A word-for-word copy of the data is what's wanted; pictures stay out of it.

** Input **
______

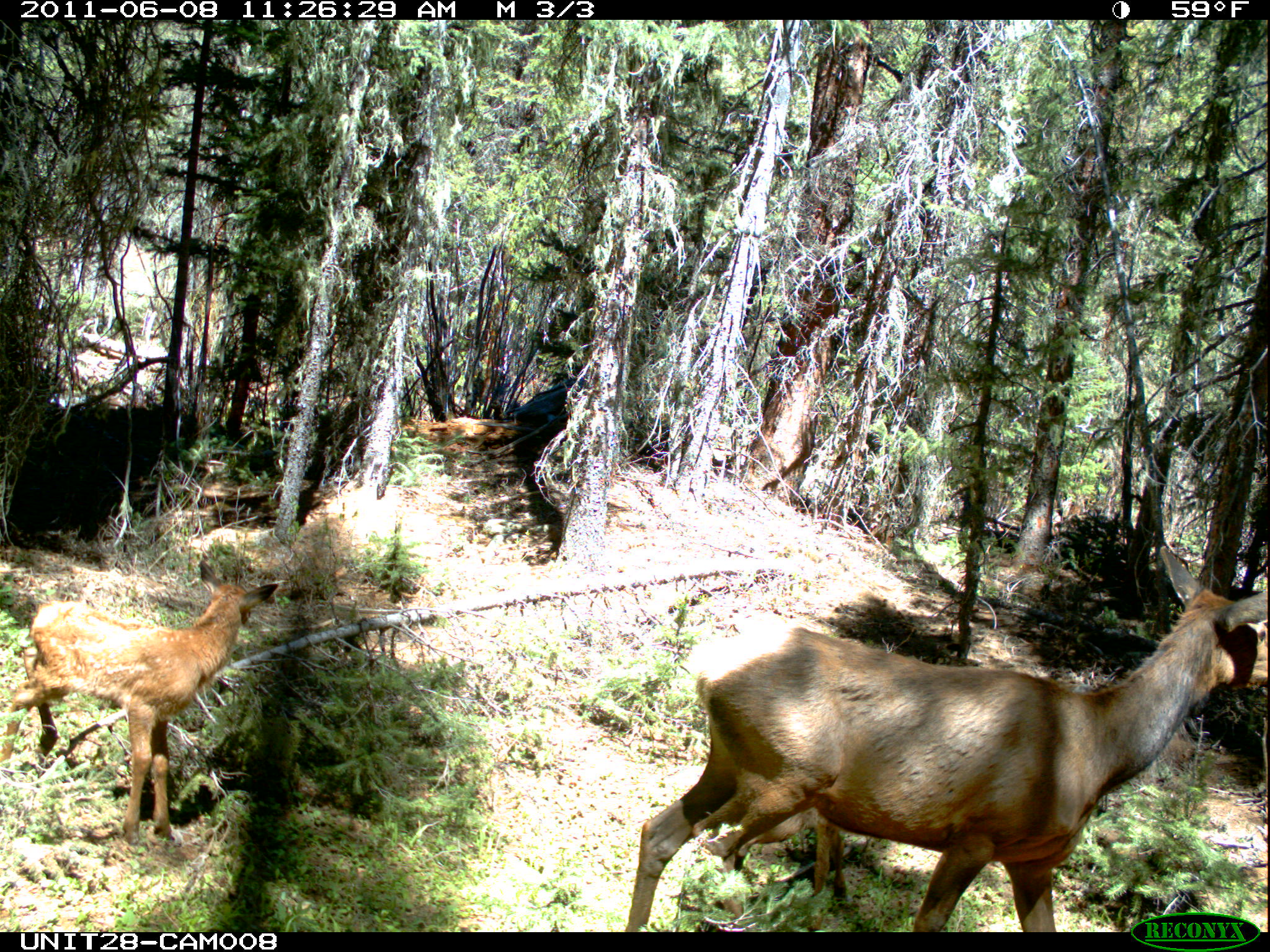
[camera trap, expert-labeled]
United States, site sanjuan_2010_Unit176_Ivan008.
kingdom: Animalia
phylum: Chordata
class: Mammalia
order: Artiodactyla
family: Cervidae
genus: Cervus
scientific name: Cervus elaphus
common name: red deer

______

** The answer **
[camera trap, expert-labeled]
United States, site sanjuan_2010_Unit176_Ivan008.
kingdom: Animalia
phylum: Chordata
class: Mammalia
order: Artiodactyla
family: Cervidae
genus: Cervus
scientific name: Cervus elaphus
common name: red deer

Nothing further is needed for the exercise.